** Opening DATA FOR PROCESSING block **
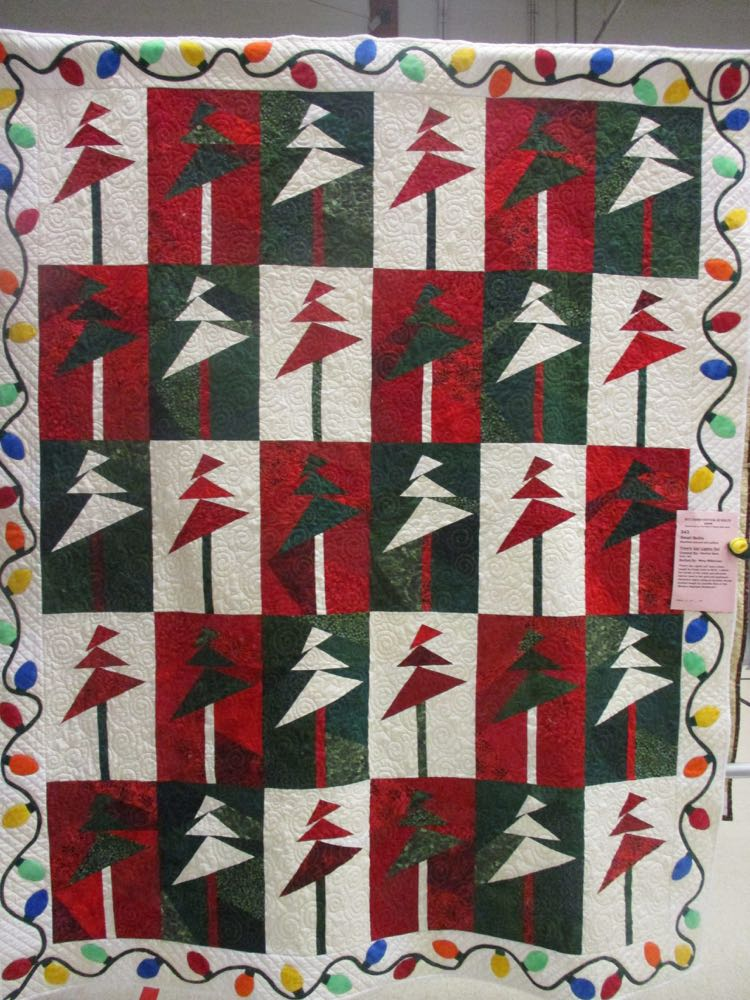 Modern patchwork Christmas trees get a little help from a border string of lights.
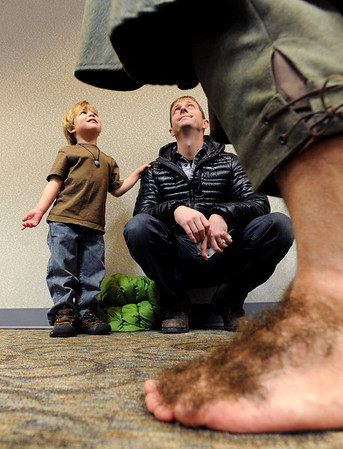 "Eli Billiings, 4, and his father, Stephen, listen to Bilbo Baggins (Clay Evans) as seen through Baggins' hairy feet.<br /> The Grey Havens Group celebrated a Hobbit Holiday at the  Longmont Public Library on Sunday with readings, games and activities.<br /> For a video of the Hobbit Holiday, go to  <a href=""http://www.timescall.com"">http://www.timescall.com</a>.<br /> Cliff Grassmick  / December 9, 2012"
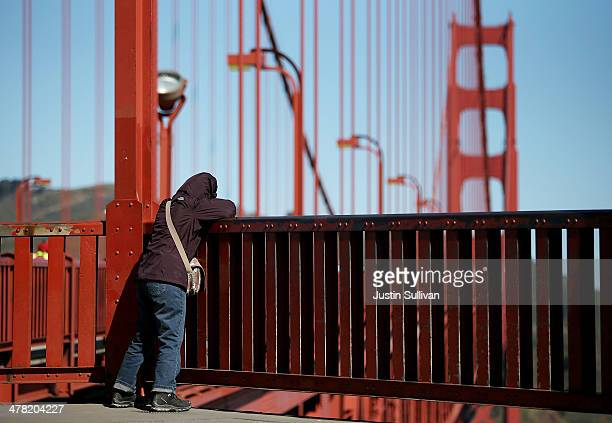 A visitor looks over the railing on the Golden Gate Bridge on March 12 2014 in San Francisco California A long debated suicide barrier on the Golden...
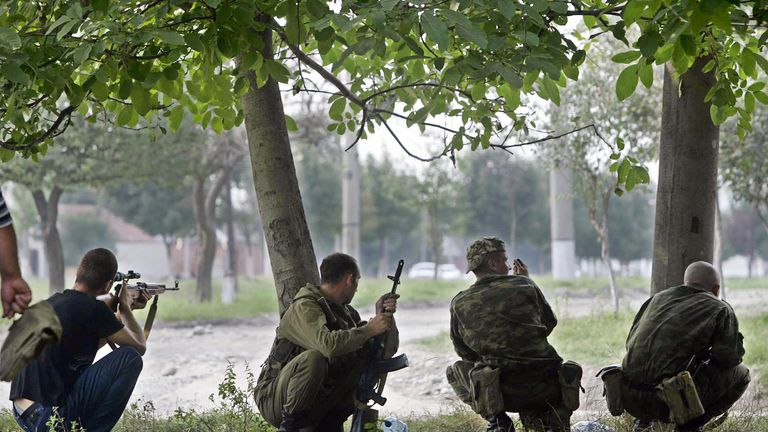 Ossetian soldiers take position near the school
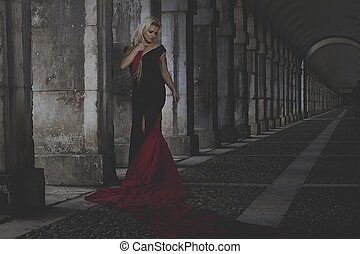 Beautiful blond woman in a black dress in the passage of a...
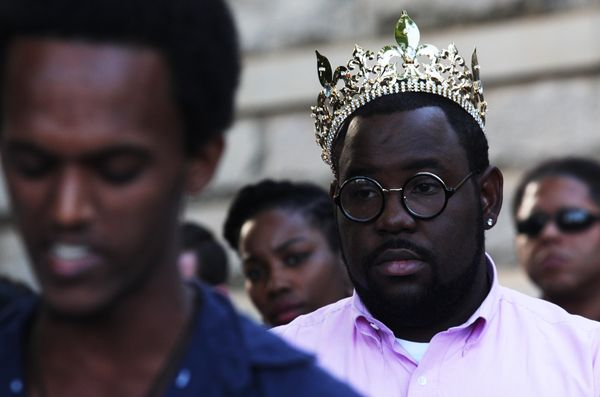 An unidentified man wearing a crown listens as a speaker addresses the crowd on Thursday, Aug. 14, 2014, in Decatur, Georgia.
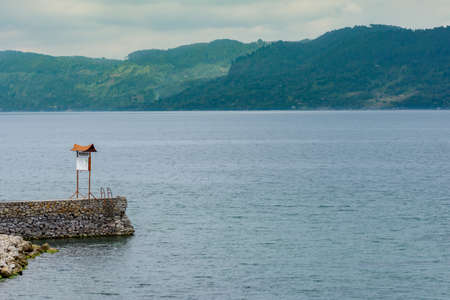 Stone jetty pier with welcome sign jetting out in to a crater lake with jungle covered hills in the back ground. Stock Photo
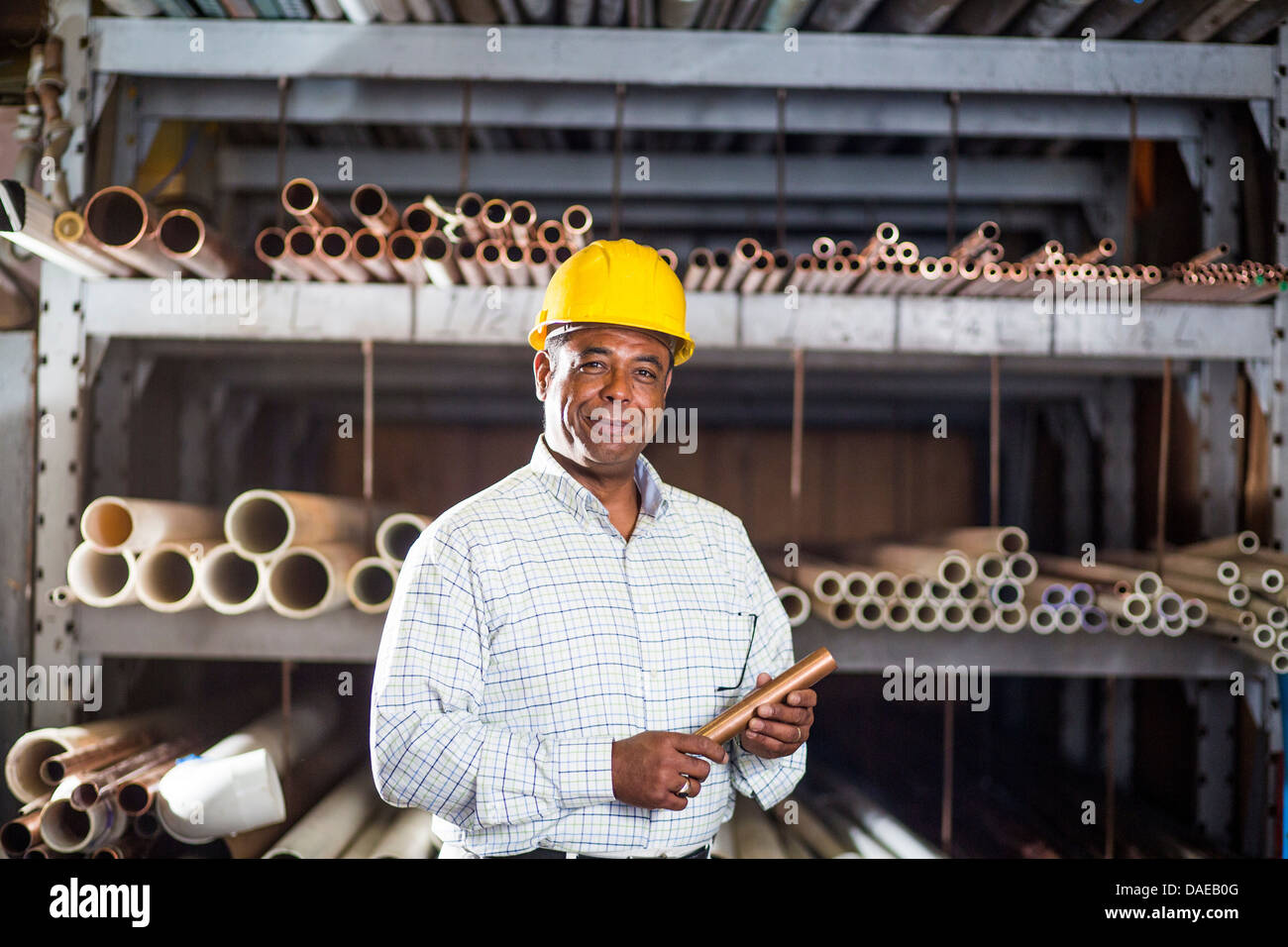 Man in warehouse with copper pipe - Stock Image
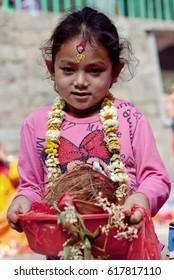 DAKSHINKALI, NEPAL - MAY 11, 2013: Nepalese girl carries offering to the temple in Dakshinkali village, Kathmandu valley, Nepal.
** Closing DATA FOR PROCESSING block **
**TASK BRIEF:** Return the records above verbatim, leaving out images.

**EXERCISE RESPONSE:**
 Modern patchwork Christmas trees get a little help from a border string of lights.
 "Eli Billiings, 4, and his father, Stephen, listen to Bilbo Baggins (Clay Evans) as seen through Baggins' hairy feet.<br /> The Grey Havens Group celebrated a Hobbit Holiday at the  Longmont Public Library on Sunday with readings, games and activities.<br /> For a video of the Hobbit Holiday, go to  <a href=""http://www.timescall.com"">http://www.timescall.com</a>.<br /> Cliff Grassmick  / December 9, 2012"
 A visitor looks over the railing on the Golden Gate Bridge on March 12 2014 in San Francisco California A long debated suicide barrier on the Golden...
 Ossetian soldiers take position near the school
 Beautiful blond woman in a black dress in the passage of a...
 An unidentified man wearing a crown listens as a speaker addresses the crowd on Thursday, Aug. 14, 2014, in Decatur, Georgia.
 Stone jetty pier with welcome sign jetting out in to a crater lake with jungle covered hills in the back ground. Stock Photo
 Man in warehouse with copper pipe - Stock Image
 DAKSHINKALI, NEPAL - MAY 11, 2013: Nepalese girl carries offering to the temple in Dakshinkali village, Kathmandu valley, Nepal.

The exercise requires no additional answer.